Persoalan berikutnya yang kerap kali mewarnai hubungan antara suami istri yang menjalin rumah tangga adalah kesiapan menerima segala bentuk perbedaan yang ada antara dirinya dan pasangannya. Seorang lelaki cenderung santai dalam mensikapi banyak persoalan, sementara kaum hawa lebih peka dan cenderung mudah terpengaruh dengan berbagai persoalan yang muncul. Tidak jarang istri menganggap bahwa suami tidak memiliki kepedulian, di sisi lain suami menganggap istri terlalu khawatir dan gugup dalam menghadapi masalah. Situasi ini biasa terjadi karena memang ada perbedaan karakter mendasar dalam diri seorang pria dan wanita. 
Kesulitan menerima kebiasaan di lingkungan baru juga turut mewarnai. Menerima saudara dan keluarga pasangan dengan berbagai variasinya tentu bukan persoalan mudah.
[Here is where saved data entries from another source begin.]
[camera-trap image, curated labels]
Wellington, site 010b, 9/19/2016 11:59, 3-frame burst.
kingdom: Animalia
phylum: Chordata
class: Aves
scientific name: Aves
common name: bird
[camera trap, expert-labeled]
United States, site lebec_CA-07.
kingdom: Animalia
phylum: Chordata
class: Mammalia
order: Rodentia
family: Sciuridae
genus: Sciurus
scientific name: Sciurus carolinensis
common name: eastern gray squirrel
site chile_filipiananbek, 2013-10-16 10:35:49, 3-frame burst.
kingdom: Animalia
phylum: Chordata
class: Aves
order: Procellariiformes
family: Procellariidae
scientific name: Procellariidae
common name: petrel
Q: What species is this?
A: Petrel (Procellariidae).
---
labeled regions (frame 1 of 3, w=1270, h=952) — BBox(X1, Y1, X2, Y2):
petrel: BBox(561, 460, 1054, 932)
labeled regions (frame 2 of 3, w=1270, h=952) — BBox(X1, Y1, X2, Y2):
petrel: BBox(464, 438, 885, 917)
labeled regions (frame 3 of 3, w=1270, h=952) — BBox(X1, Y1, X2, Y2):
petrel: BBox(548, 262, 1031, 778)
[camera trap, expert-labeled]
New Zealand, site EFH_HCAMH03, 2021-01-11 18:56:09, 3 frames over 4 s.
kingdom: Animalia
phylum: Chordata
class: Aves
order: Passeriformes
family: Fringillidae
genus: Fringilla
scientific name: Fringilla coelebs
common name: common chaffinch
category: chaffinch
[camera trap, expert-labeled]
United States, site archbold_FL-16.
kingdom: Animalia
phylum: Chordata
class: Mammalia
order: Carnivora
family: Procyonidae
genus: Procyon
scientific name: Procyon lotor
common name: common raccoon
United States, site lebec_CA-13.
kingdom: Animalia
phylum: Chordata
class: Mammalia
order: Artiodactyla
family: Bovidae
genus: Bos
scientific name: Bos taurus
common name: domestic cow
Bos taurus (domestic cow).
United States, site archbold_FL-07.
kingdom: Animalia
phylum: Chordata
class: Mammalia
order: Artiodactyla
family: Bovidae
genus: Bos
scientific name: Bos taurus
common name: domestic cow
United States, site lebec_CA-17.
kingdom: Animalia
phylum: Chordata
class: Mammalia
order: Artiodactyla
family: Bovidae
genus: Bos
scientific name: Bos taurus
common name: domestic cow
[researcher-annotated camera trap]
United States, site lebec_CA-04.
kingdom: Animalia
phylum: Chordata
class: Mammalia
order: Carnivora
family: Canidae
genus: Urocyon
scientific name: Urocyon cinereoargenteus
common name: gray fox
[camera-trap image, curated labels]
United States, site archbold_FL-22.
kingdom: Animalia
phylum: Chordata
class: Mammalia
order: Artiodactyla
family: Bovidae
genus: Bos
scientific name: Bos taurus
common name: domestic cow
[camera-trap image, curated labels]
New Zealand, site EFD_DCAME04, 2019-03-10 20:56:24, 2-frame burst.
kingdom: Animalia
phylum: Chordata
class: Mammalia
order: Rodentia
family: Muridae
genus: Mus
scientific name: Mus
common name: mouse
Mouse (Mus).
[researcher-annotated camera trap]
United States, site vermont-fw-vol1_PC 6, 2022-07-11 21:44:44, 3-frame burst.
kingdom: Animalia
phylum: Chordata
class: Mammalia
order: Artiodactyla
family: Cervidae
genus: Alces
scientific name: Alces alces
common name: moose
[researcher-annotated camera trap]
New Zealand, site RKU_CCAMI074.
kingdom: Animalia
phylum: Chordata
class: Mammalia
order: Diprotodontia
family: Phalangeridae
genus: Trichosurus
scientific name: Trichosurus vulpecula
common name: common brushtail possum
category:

Acapkali terjadi kesalahpahaman antar saudara yang kerap berujung pada renggangnya hubungan antar mereka. Toleransi, saling menghargai dan menghormati menjadi hal yang perlu untuk diperjuangkan. Jangan mudah ikut campur urusan mereka selama anda tidak diminta. Tetapi jika anda sudah dimintai bantuan dan pendapat, semaksimal mungkin anda mesti berusaha membantunya. Jangan cuek dan acuh. Mereka sekarang adalah bagian dari hidup anda.
Berbagai persoalan tersebut harus disikapi dengan cara yang dewasa dan dicarikan jalan penyelesaian yang tepat. Jangan sampai penyelesaian yang diambil salah , dan berakibat pada perceraian, lebih parah lagi, kedua keluarga saling bermusuhan antar satu dengan lainnya. Masing – masing pihak hendaknya saling memberi ruang antar satu dengan yang lain untuk saling mengutarakan isi hatinya. Berusaha mendengar keluh kesahnya, dan mendengar penjelasan dari pihak lainnya. Sebisa mungkin untuk menekan “ego pribadi” sehingga tidak terjebak pada penyelesaian yang bersifat emosional.
Problematika dalam kehidupan keluarga akan tetap ada sampai kapanpun. Keberadaan problem itu menunjukkan kasih sayang Allah SWT kepada umat-Nya, menjadikannya lebih baik dari sebelumnya. Ibarat anak sekolah, ada ujian yang dengan ujian tersebut ia akan naik ke kelas berikutnya. Semakin banyak masalah yang muncul dan kedua pasangan mampu melaluinya sengan baik, berarti semakin tinggi tingkat keharmonisan dalam keluarga tersebut. Ingat, “Urip iku sawang sinawang”, kehidupan ini hanya saling melihat antara satu dengan yang lain. Mereka yang melihat, tentu akan merasakan bahwa kehidupan yang lain lebih baik dan mudah dari dirinya. Mengapa? Karena dia melihat dari tempat yang jauh. Tidak dari jarak dekat. Coba saja anda melihat gunung, dari jauh tampak indah, namun bila di dekati? Ada bebatuan, tebing, jurang dan sebagainya. 
Orang tua yang lain bilang, “Bila dekat, yang tercium adalah bau comberan, bila jauh yang tercium adalah bau minyak wangi”. Itulah hukum alam yang tidak bisa diingkari siapapun. Karena itu sebisa mungkin untuk selalu menyadari kekurangan diri masing – masing dan selalu melihat kelebihan yang lain. Jangan sebaliknya, melihat kelebihan diri dan kekurangan yang lain. Bisa berbahaya.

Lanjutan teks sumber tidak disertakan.